One of the biggest challenges for companies while maintaining privacy is to avoid the leakage of information from AI models. In an attempt to mitigate such hurdles, Google introduced differential privacy, which adds noise to hide individual examples in the training dataset. However, according to the researchers of Google, it was designed for academic worst-case scenarios and can significantly affect model accuracy. However, researchers from Cornell University started experimenting with various approaches to ensure privacy with ML models and came up with membership inference attacks.
Membership Inference Attack With TensorFlow
According to Google’s researchers, membership inference attack is a cost-effective methodology that predicts whether a specific piece of data was used during training. Membership inference attack technique has seen a wide range of applications in recent years, especially in the privacy domain. In April 2020, membership inference attack was an inspiration to the work by the University of Edinburgh and Alan Turing Institute to identify if a model can forget the data to ensure privacy.
After using the membership inference tests internally, researchers from Google have now released the support of the technique as a library with TensorFlow. One of the most significant advantages of membership inference attack is its simplicity that does not require any re-training, thereby avoiding the disruption in developers workflows.
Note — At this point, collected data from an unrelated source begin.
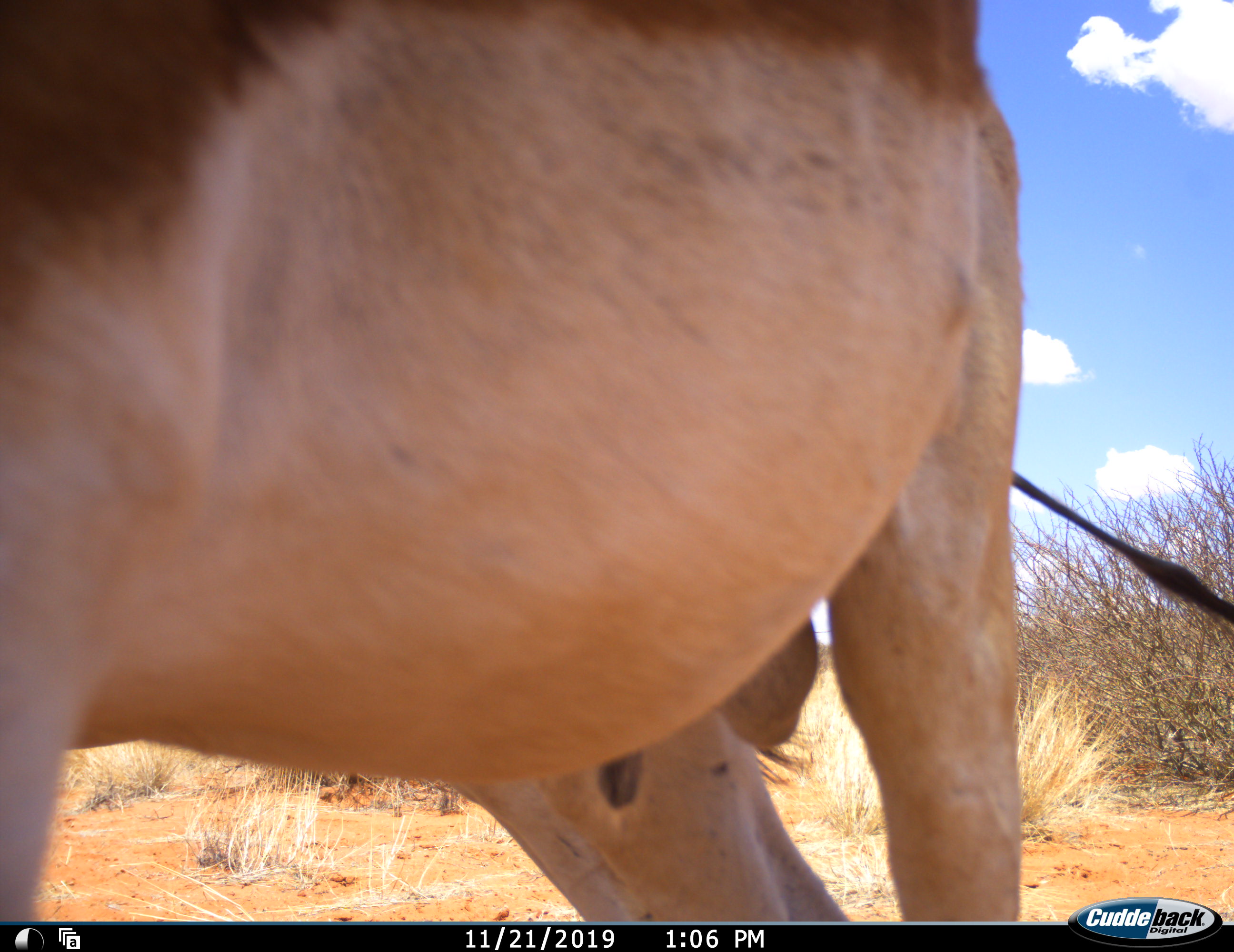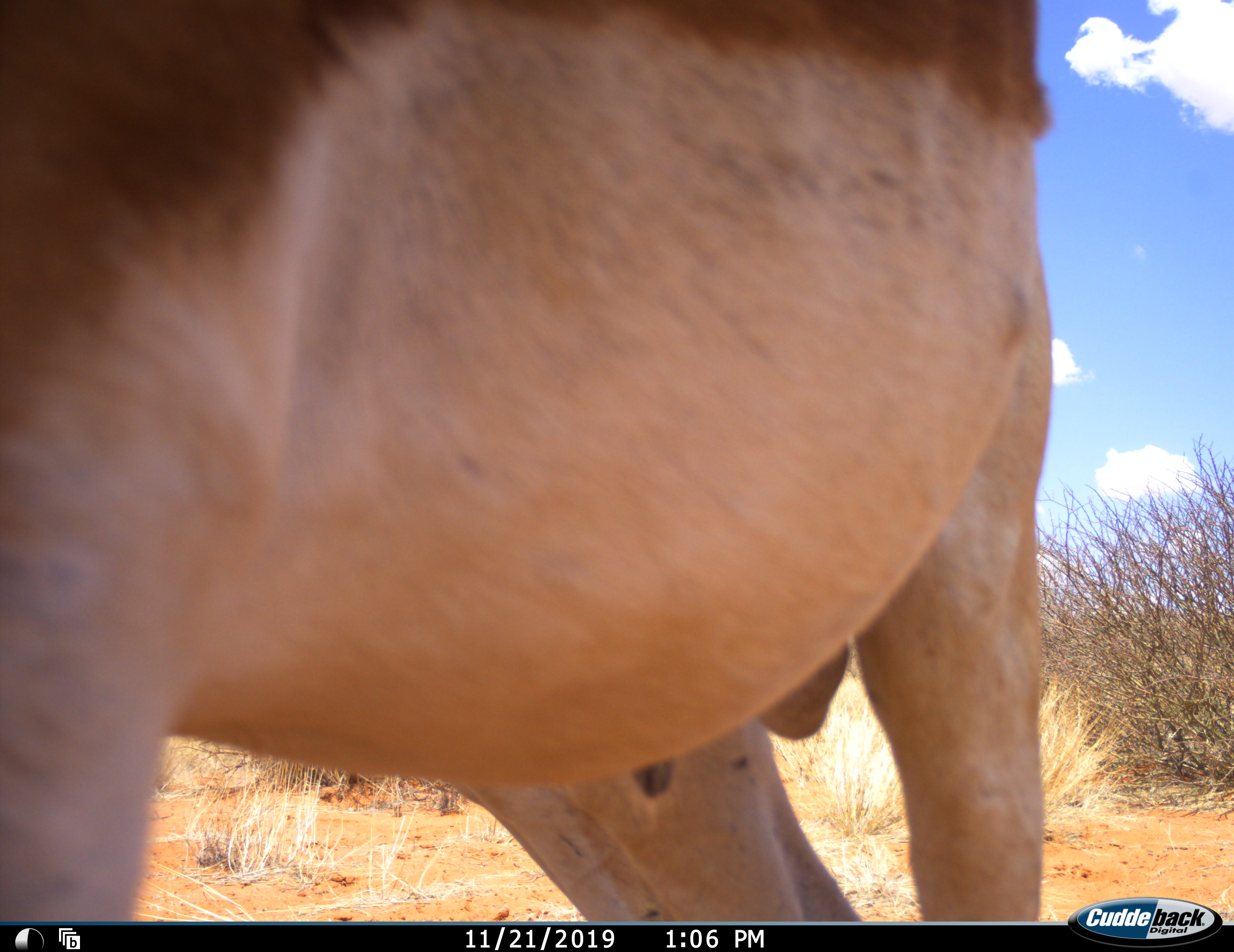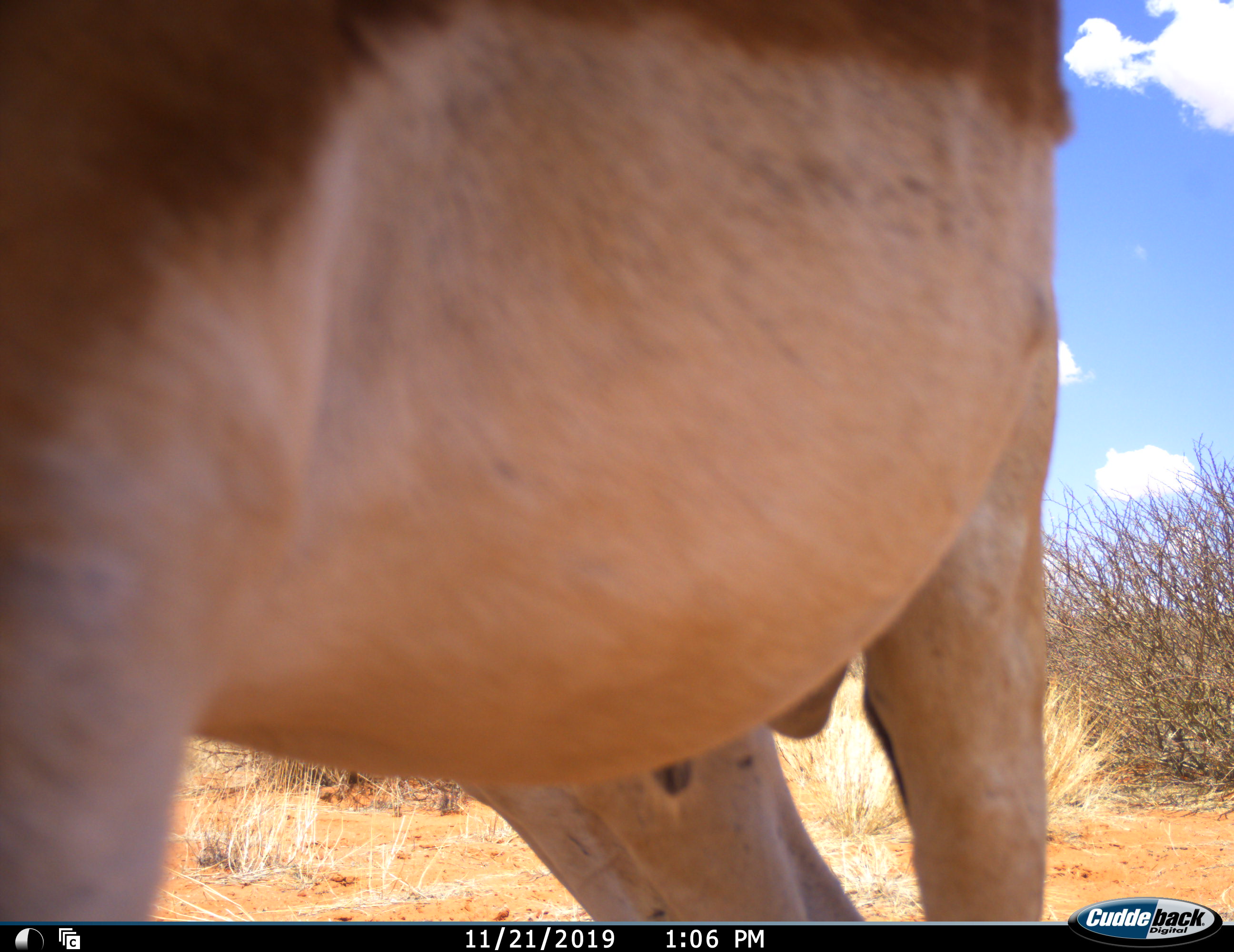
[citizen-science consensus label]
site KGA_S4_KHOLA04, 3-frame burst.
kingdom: Animalia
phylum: Chordata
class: Mammalia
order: Artiodactyla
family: Bovidae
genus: Antidorcas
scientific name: Antidorcas marsupialis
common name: springbok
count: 1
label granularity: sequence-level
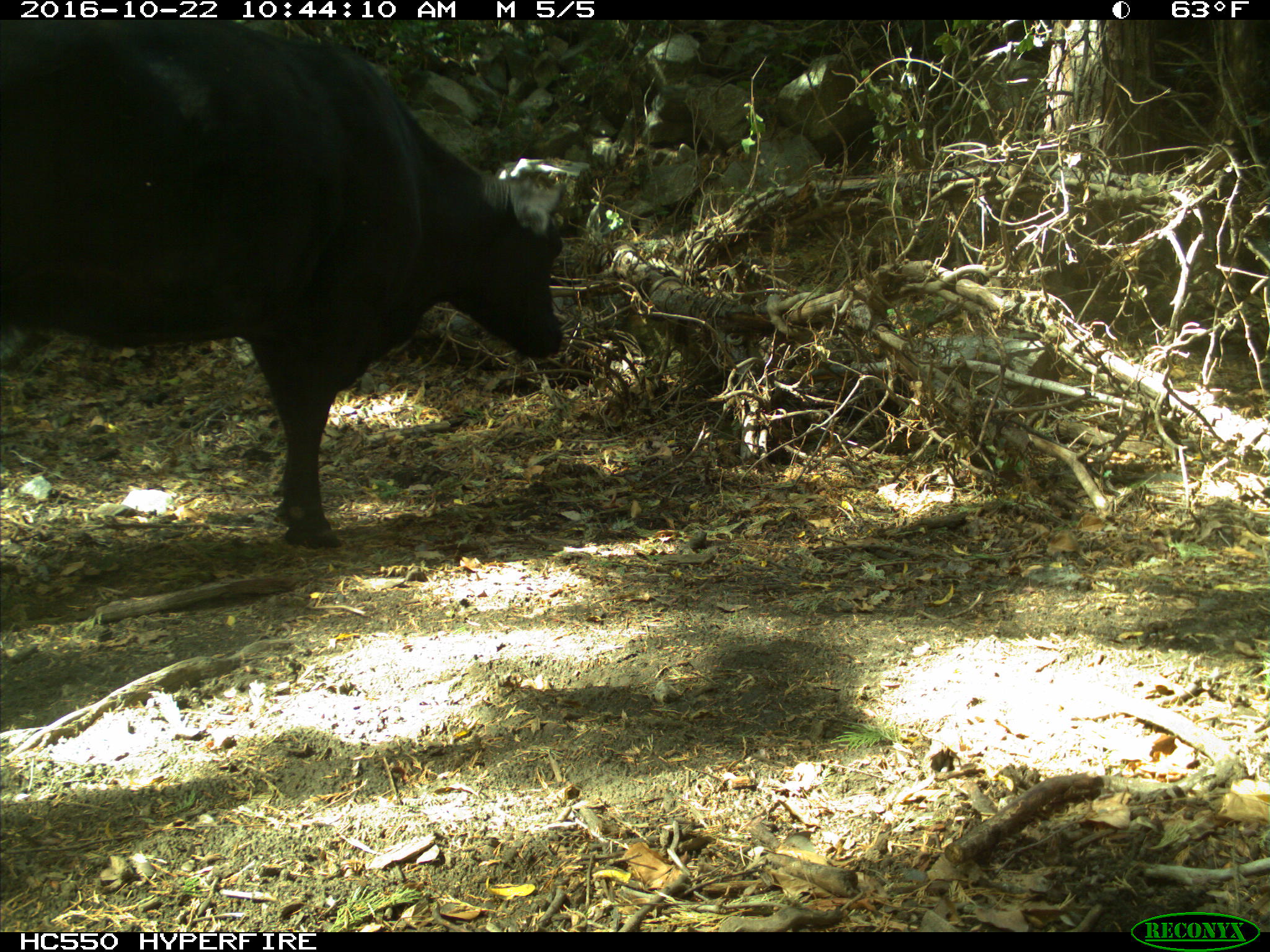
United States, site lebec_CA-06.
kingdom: Animalia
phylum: Chordata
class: Mammalia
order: Artiodactyla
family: Bovidae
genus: Bos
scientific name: Bos taurus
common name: domestic cow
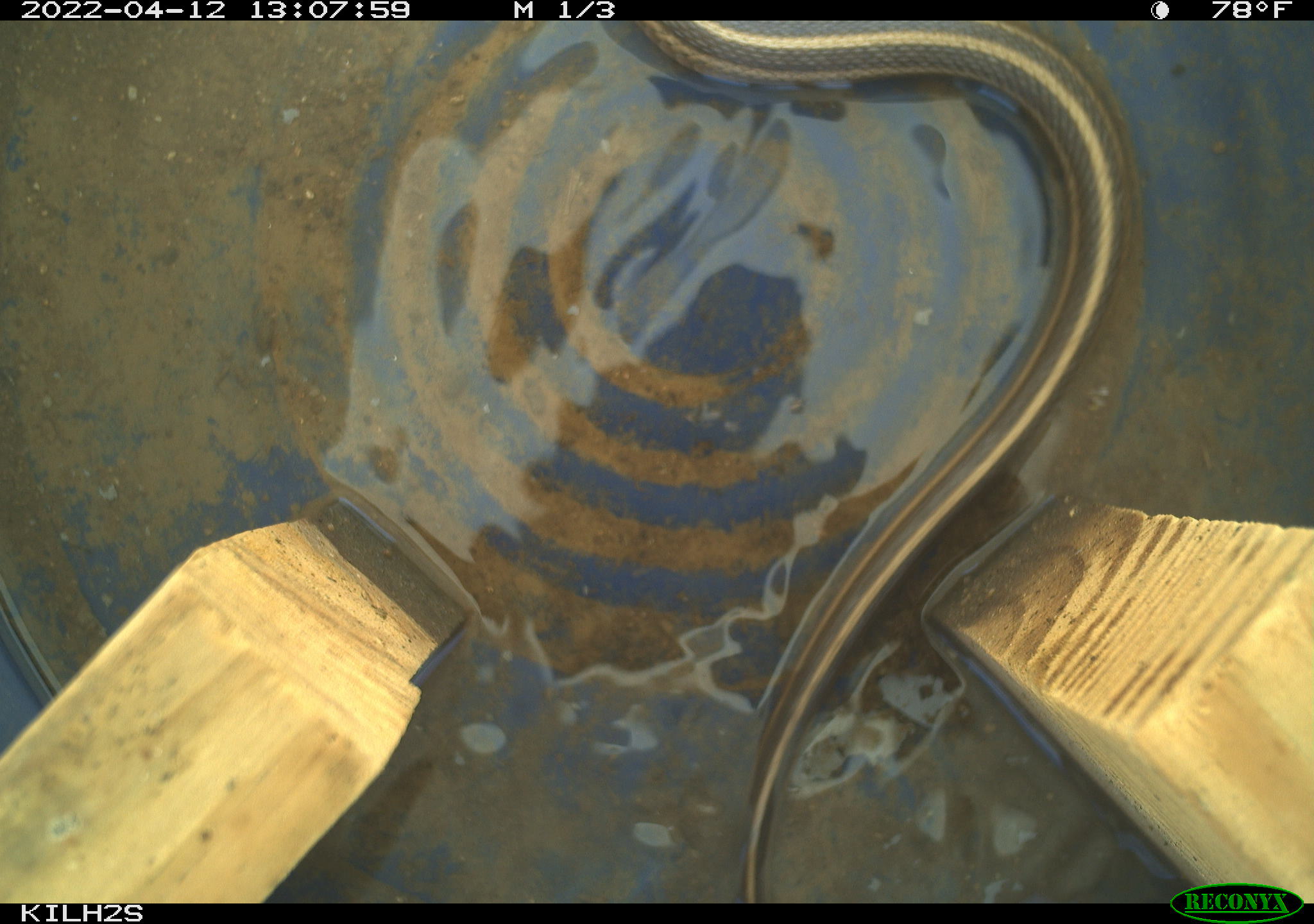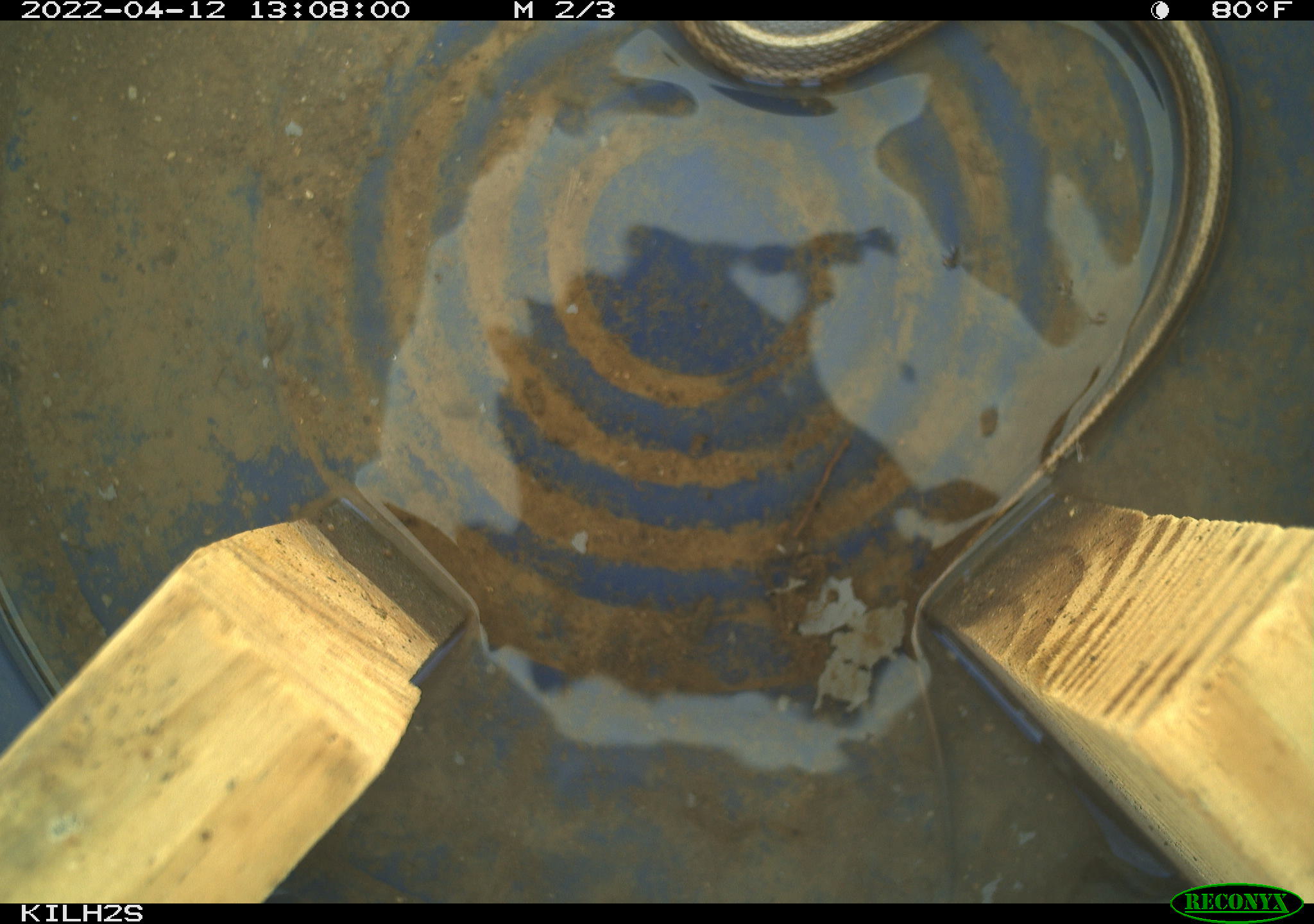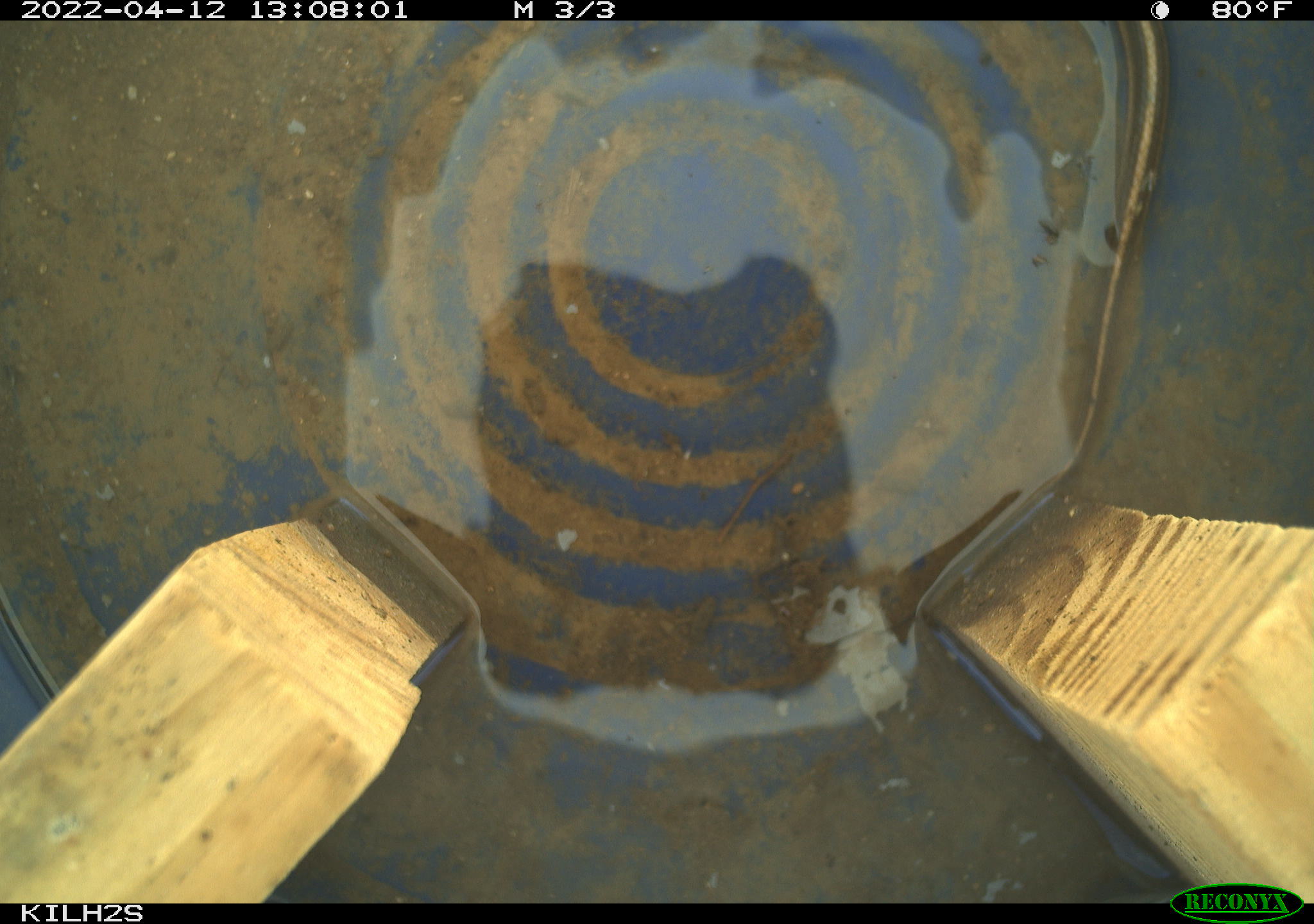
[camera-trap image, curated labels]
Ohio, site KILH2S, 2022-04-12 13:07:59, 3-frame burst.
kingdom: Animalia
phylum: Chordata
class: Reptilia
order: Squamata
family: Colubridae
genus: Thamnophis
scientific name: Thamnophis sirtalis sirtalis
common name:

The researchers performed a test of membership inference attack on models of CIFAR10 (Canadian Institute For Advanced Research) — an object classification dataset. The dataset contains 60,000 32×32 colour images in 10 different classes representing aeroplanes, car, birds, trucks, among others. “The test produced the vulnerability score that determines whether the model leaks information from the training set. We found that this vulnerability score often decreases with heuristics such as early stopping or using DP-SGD for training,” researchers from Google wrote on the TensorFlow blog.
How Will It Help
Determining whether a data set was present in the training models will allow developers to check if their models are able to preserve privacy before deploying in production. The researchers believe that with membership inference attack feature in TensorFlow, data scientists would explore better architecture choice for their models and use regularisation techniques such as early stopping, dropout, weight decay, and input augmentation.
In addition, the researchers also hope that membership inference attack will become the starting point for the community to strive towards introducing new architectures that can fortify the leaks, and in turn, preserve privacy.
Currently, membership inference attack is only limited to classifiers, and in future, the researchers would further extend its capabilities to assist developers in leveraging the membership inference attack with other data science techniques.
Privacy is gradually becoming the core of any machine learning models as it has drawn concerns from around the world. Although a different approach, Julia Computing, in late 2019, demonstrated training ML models with homomorphic encryption for privacy. Besides, PyTorch introduced CRYPTEN for ensuring privacy while processing data with homomorphic encryption. However, with membership inference attack, TensorFlow opened up new possibilities for developers to better examine their ML models and bring trust among users.